An interest in possible relationships between megaloblastic cells
and cancerous ones dates back at least four decades. In 1954,
Massey and Rubin described the persistence of abnormal gastric
columnar cells in the stomachs of individuals with pernicious
anemia, even after the anemia had been successfully treated with
vitamin B12. Since the cytologic appearance of these cells
exhibited some characteristics of both megaloblastic and cancer
cells, and since several prior reports had observed an increased
incidence of gastric cancer in individuals with pernicious anemia,[2-4]
Massey and Rubin postulated that these abnormal cells might represent
a transitional cell type between cells that characterize the atrophic
gastric epithelium in pernicious anemia and gastric cancer cells.
The first studies to examine a relationship between folate-associated
megaloblastosis and cancer were conducted in the 1960s. Van Niekerk
noted several cytologic similarities between epithelial cells
of the uterine cervix from folate-deficient women and dysplastic
cervical cells. In both cases, the cells were larger than normal,
had nuclei that were disproportionately large compared to the
size of their cytoplasm, and had hyperchromatic chromatin. Nevertheless,
for many years, there was little evidence to suggest that the
cytologic similarity between megaloblastic and neoplastic cells
was anything more than a coincidence.
It was not until the 1970s and '80s that investigators began to
effectively question whether there might be a functional association
between megaloblastic and dysplastic cells. In the 1980s, investigators
at the University of Alabama conducted two prospective, controlled
clinical intervention trials in individuals with dysplastic changes
in the epithelium of the uterine cervix and metaplastic changes
in the bronchi.
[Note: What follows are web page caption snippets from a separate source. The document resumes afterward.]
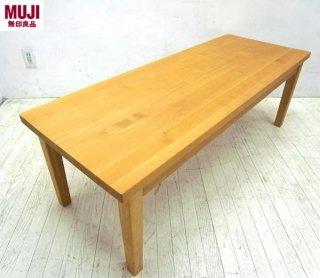 無印良品 MUJI タモ材 ローテーブル w120 無垢材天板 希少廃番◇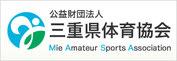 三重県体育協会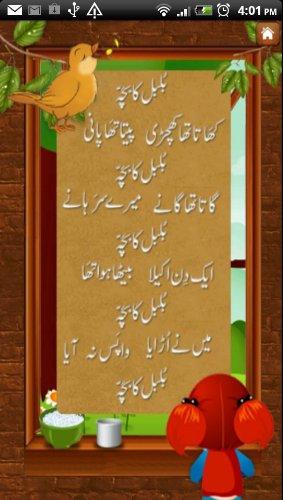 Amazon.com: Urdu Nursery Rhymes - Preschool Sing-along ...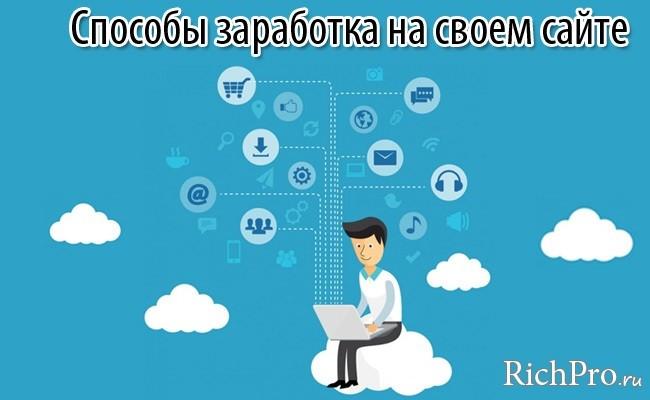 Заработок на сайте - способ как заработать деньги в интернете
Both studies observed a significant degree
of attenuation in dysplasia or metaplasia after several months
of supplementation with pharmacologic doses of folic acid alone
(Figure 1) or in conjunction with pharmacologic doses of vitamin
B12. These findings lent further support to the concept that
folate and dysplasia might be functionally related, although it
remained unclear whether the alterations in cytology associated
with supplementation were truly an attenuation of dysplasia or
merely an attenuation of megaloblastosis masquerading as dysplasia.
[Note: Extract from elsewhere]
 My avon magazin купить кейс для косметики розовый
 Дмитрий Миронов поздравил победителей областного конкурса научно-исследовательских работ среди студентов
Some studies of the uterine cervix highlight important features
that characterize the clinical literature on folate and carcinogenesis.
A large, recently published case-control study designed to examine
the various risk factors for cervical dysplasia is one such
example. Although this study did not find an overall association
between red blood cell (RBC) folate levels and dysplasia, subjects
with human papilloma virus-16 (HPV-16) infection of the cervix,
an important risk factor for cervical carcinogenesis, had a
fivefold greater risk of having dysplasia if they also had diminished
RBC folate levels. This finding suggests that the enhancement
of cervical carcinogenesis effected by diminished folate status
requires cofactors that predispose to carcinogenesis. Thus, diminished
folate status, by itself, is not a carcinogen; rather, it appears
to enhance an underlying predisposition to cancer.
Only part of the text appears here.